SVM and Kernels
Ryan J. Kung
ryankung(at)ieee.org
SVM
- Logistic Regression:
- Support Vector Machine \[\begin{align*} &= \underset{\theta}{min}\frac{1}{m} \sum_{i=1}^m [y^{(i)}cost_1(\theta^Tx^{(i)})) + (1 - y^{(i)})cost_2(\theta^Tx^{(i)}))]+ \frac{\lambda}{2m}\sum_{j=1}^n \theta_j^2\\ &= \underset{\theta}{min} \sum_{i=1}^m [y^{(i)}cost_1(\theta^Tx^{(i)})) + (1 - y^{(i)})cost_2(\theta^Tx^{(i)}))]+ \frac{\lambda}{2}\sum_{j=1}^n \theta_j^2\\ &= \underset{\theta}{min}C \sum_{i=1}^m [y^{(i)}cost_1(\theta^Tx^{(i)})) + (1 - y^{(i)})cost_2(\theta^Tx^{(i)}))]+ \frac{1}{2}\sum_{j=1}^n \theta_j^2 \ ;\ for\ C=\frac{1}{\lambda}\\ \end{align*}\]
- SVM Hypothesis: \[\begin{align*} h_{\theta}=\left\{ \begin{array}{0r} 1\ if\ \theta^Tx \geq 0\\ 0\ otherwise \end{array} \right\} \end{align*}\]
- Training Process:
if \(y=1\), we want \(\theta^Tx\geq1\)
if \(y=0\), we want \(\theta^Tx\leq-1\)
This builds in an extra safety factor or safety margin factor into the support vector machine
Kernels
Q: Is there a different / better choice of features \(f_1, f_2, f_3 ...\)?
S: Given \(x\), compute new feature depending on proximity to landmarks \(l^{(1)}, l^{(2)}, l^{(3}\)
\[\begin{align*} f_i=similarity(x, l^{(i)})=exp(-\frac{||x-l^{(1)}||^2}{2\sigma^2}) \end{align*}\]The mathematical term of the similarity function is kernel function, the specific kernel above is acutually called a Gaussian Kernel.

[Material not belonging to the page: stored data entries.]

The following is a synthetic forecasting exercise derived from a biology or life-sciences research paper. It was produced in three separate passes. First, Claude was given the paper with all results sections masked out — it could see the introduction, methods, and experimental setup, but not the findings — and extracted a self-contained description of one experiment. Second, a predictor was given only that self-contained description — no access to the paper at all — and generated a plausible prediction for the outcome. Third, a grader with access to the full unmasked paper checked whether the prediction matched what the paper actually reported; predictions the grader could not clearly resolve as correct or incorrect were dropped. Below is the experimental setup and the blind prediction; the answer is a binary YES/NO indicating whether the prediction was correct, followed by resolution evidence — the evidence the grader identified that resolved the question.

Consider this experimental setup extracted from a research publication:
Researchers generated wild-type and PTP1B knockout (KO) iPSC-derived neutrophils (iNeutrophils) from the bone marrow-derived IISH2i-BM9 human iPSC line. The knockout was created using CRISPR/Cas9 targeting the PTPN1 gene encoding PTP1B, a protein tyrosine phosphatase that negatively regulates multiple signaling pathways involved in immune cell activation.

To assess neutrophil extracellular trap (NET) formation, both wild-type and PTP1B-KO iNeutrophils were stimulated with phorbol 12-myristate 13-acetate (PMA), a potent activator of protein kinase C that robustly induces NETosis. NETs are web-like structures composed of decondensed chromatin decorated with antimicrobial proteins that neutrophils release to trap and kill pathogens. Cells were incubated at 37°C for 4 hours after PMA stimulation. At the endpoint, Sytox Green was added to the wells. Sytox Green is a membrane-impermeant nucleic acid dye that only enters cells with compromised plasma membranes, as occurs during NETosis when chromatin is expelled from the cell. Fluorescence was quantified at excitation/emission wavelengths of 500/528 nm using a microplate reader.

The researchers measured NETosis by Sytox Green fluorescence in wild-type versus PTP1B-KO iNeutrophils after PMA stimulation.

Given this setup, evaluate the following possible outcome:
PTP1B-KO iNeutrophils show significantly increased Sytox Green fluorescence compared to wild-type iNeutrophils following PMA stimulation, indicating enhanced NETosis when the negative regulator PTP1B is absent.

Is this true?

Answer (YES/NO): NO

\[\begin{align*} f_i=K(x, l^{(i)})=exp(-\frac{||x-l^{(1)}||^2}{2\sigma^2}) \end{align*}\]If \(x \approx l^{(i)}\):
\[\begin{align*} f_i \approx exp(-\frac{0^2}{2\sigma^2})\approx 1 \end{align*}\]If \(x\) far from \(l^{(i)}\):
\[\begin{align*} f_i=exp(-\frac{large\ number^2}{2\sigma^2})\approx 0 \end{align*}\]SVM with Kernels:
Given \((x^{(1)}, y^{(1)}), (x^{(2)}, y^{(2)}),..,(x^{(m)}, y^{(m)})\)
Choose \((l^{(1)}, l^{(1)}), (l^{(2)}, l^{(2)}),..,(l^{(m)}, l^{(m)})\)
Given example \(x\): \(f_i=K(x,l^{(i)})\)
\[\begin{align*} x^{(i)}\rightarrow \begin{bmatrix}f_1^{(i)} \newline f_2^{(i)} \newline \vdots \newline f_m^{(i)}\end{bmatrix} \end{align*}\]Hypothesis: Given \(x\), compute fetures \(f\in \mathbb{R}^{m+1}\), Predict “y=1” if \(\theta^Tf\geq0\)
Training: \[\begin{align*} \underset{\theta}{min}C \sum_{i=1}^m [y^{(i)}cost_1(\theta^Tf^{(i)})) + (1 - y^{(i)})cost_2(\theta^Tf^{(i)}))]+ \frac{1}{2}\sum_{j=1}^{n=m} \theta_j^2 \end{align*}\]Note that: \(=\sum_{j=1}^{n=m} \theta_j^2=\theta^T\theta=||\theta||^2\) if we ignore \(\theta_0\)
SVM parameters:
\(C(=\frac{1}{\lambda})\)
Large C: Lower bias, high variance,
Small C: Higher bias, low variance.
\(\sigma^2\)
Large \(\sigma^2\): Feature \(f_i\), vary more smoothly. Higher bias, lower variance.
Small \(\sigma^2\): Feature \(f_2\), vary less smoothly. Lower bias, Higher variance.